In the United States we like our water cold, with ice and non-carbonated. In Germany if you ask for a water (Wasser), you will automatically be given/served carbonated water. I don’t understand why this is, but to this day I still stand with the Americans on this one!
In the U.S. Christmas Eve is celebrated on December 24th and Christmas is celebrated on the 25th of December, also the day the gifts are opened. In Germany however, people celebrate Christmas and open gifts on the 24th of December. They do however also have a holiday called “Nikolaustag” on the 6th of December where children leave their shoes out and hope to find candy in them from the alleged St. Nikolaus!

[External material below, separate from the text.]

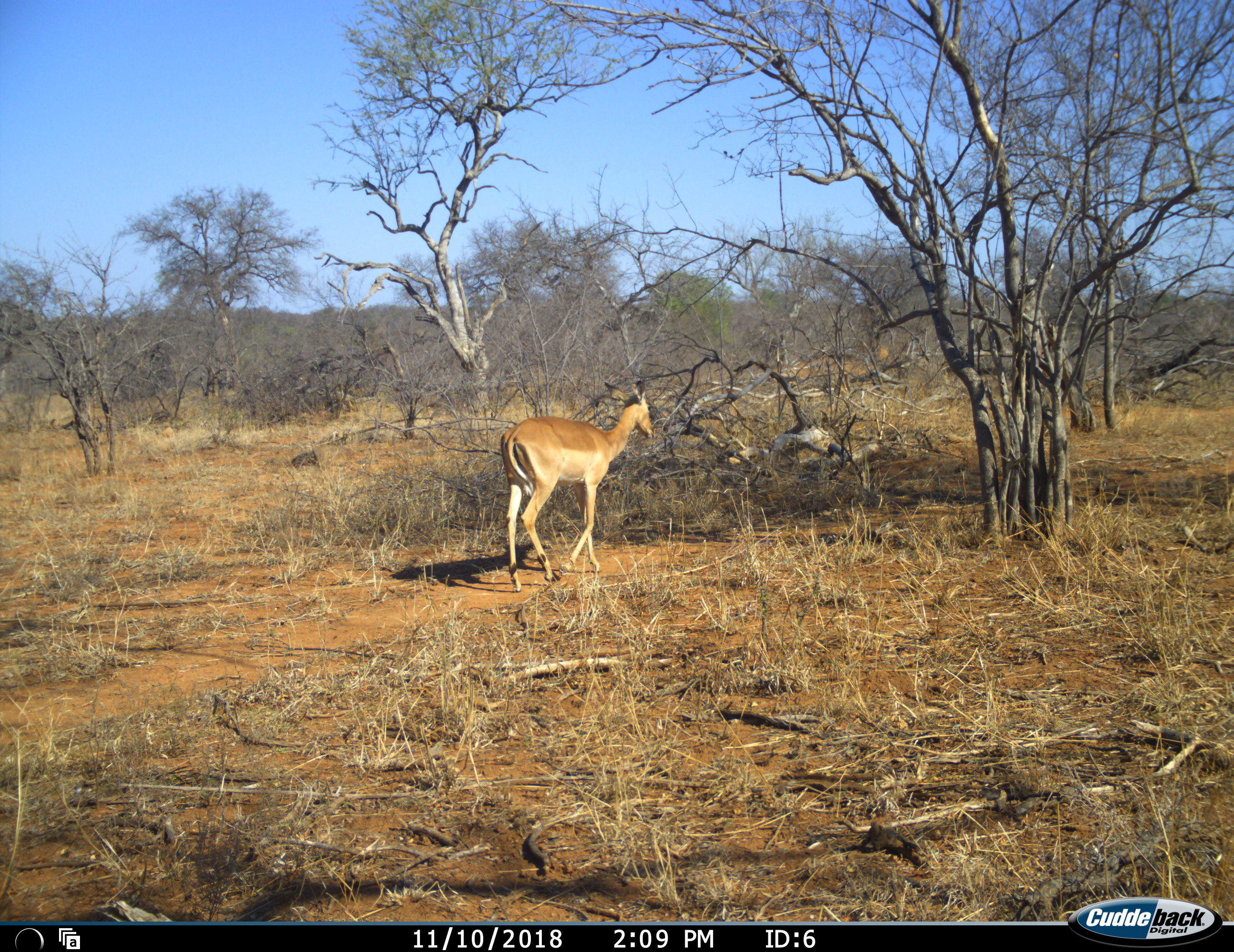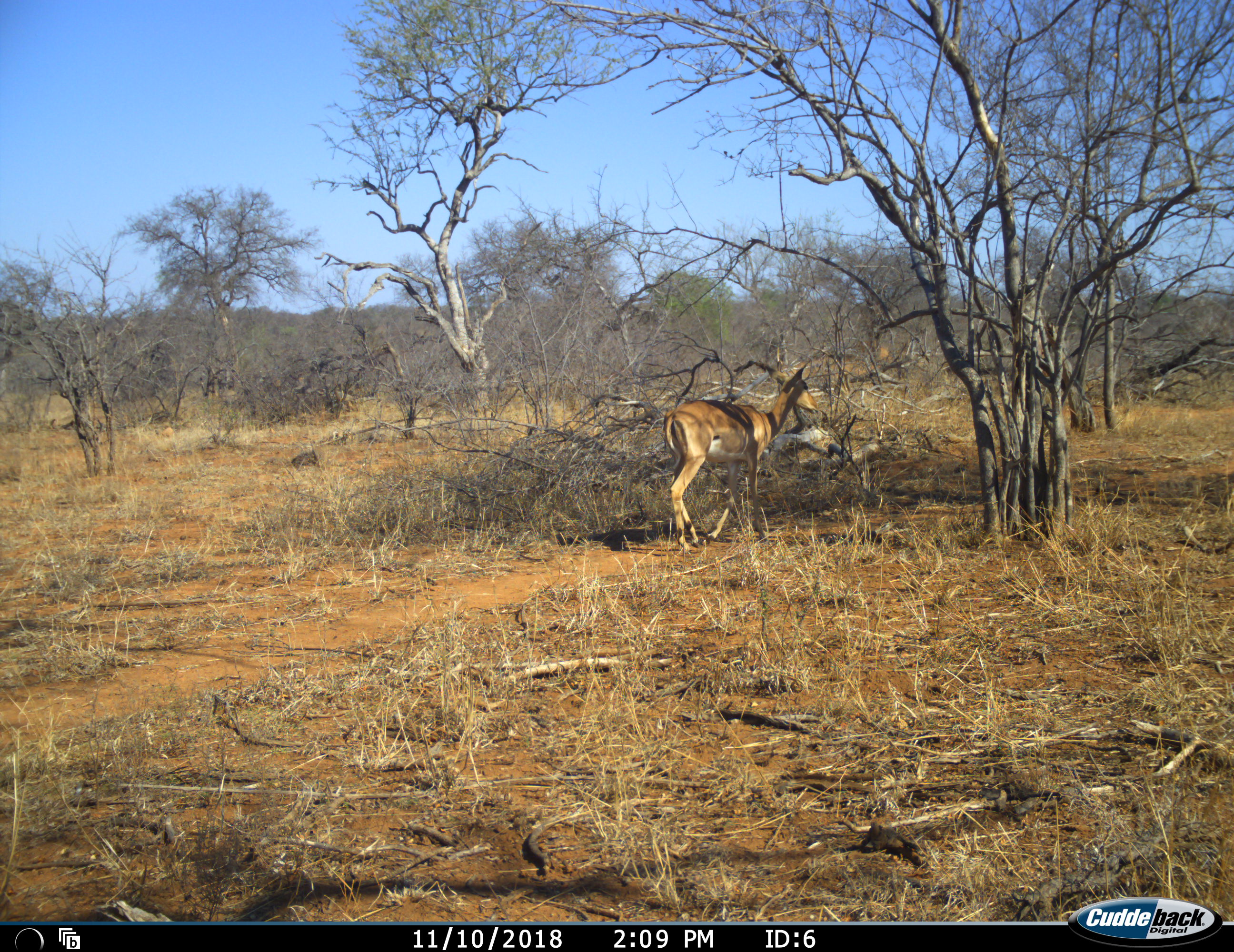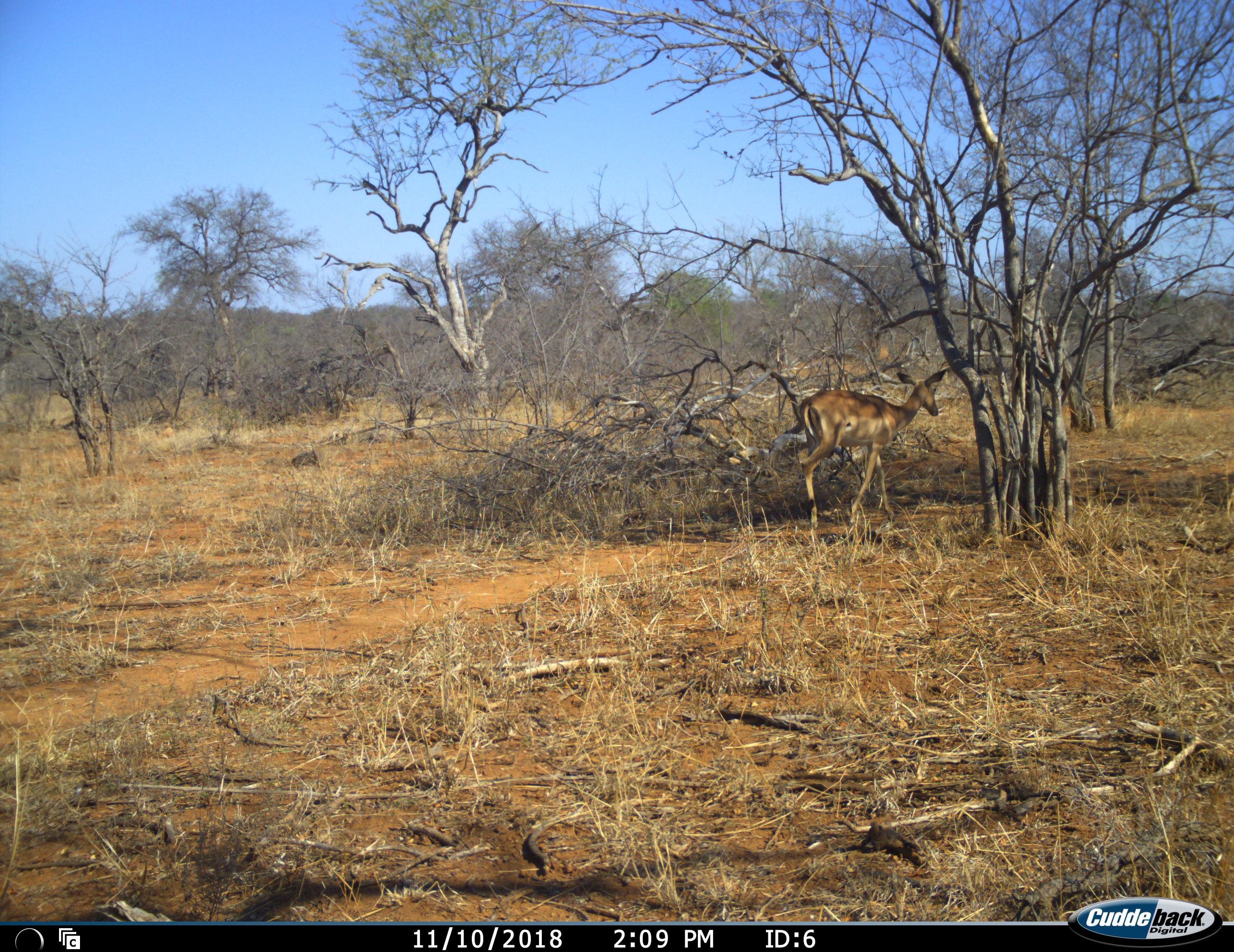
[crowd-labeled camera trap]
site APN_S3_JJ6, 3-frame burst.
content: unidentified animal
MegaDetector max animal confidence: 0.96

Americans go to the supermarket probably about once a week. Germans go to the supermarket usually at least 3 times a week. I assume this has to do with the fact that Americans have big cars to transport the food. Germans also tend to eat healthier, fresher foods whereas Americans are no enemy to processed, microwavable foods.
The well-traveled tourism student I am, I must mention that Americans travel a lot less than Germans. This must be partially due to the fact that the average American has 9 working days off a year, and the average German, 30 days off. The United States is also a huge country with many different climates and places to visit, also meaning that traveling outside of the country doesn’t come cheap. Germany is smaller in size, and located in central Europe. Europe is also fortunate enough to have budget airlines making traveling inner Europe easy, and to some extent cheap! Only 37% of Americans have passports, meaning 2 out of 3 Americans cant even fly into Canada or anywhere else for that matter.
Americans love their air conditioning. In cars, in schools, restaurants, etc. Sometimes its even TOO much that it makes people sick or get sore throats, however I have never had a problem with it. In Germany (and most of Europe) air conditioning isn’t as readily available even when its really needed in the summer! Some cars in Germany don’t even have AC built in them!
A silly one, but American men normally DON’T wear skinny jeans, unless they are hipster or gay. German and European men in general DO wear skinny jeans, I personally don’t see anything wrong with it!
In the U.S. waiters/waitresses bring you the bill BEFORE you even ask for it. I find it quite rude and that it initiates that they want you to leave. In Germany a waiter or waitress would never give you the check before asking, unless however the restaurant was closing for the night. I find this nice though, not having to be rushed out of a place just so other people can take a seat.
The last important point I am going to make is the fact that Americans tend to not be as direct and honest as the Germans. Americans don’t want to offend or hurt peoples feelings, even if they have to lie a little bit. Germans are very direct and honest. I think that both extremes are not very well, Americans should not lie, but at the same time Germans should not be so honest to the point of hurting someones feelings. Tough situation.
So, as you can see, the devil is in the details. The American and the European cultures might not seem much different at first glance. But due to those tiny little differences, adjusting to a culture takes more than just reading a Lonely Planet book.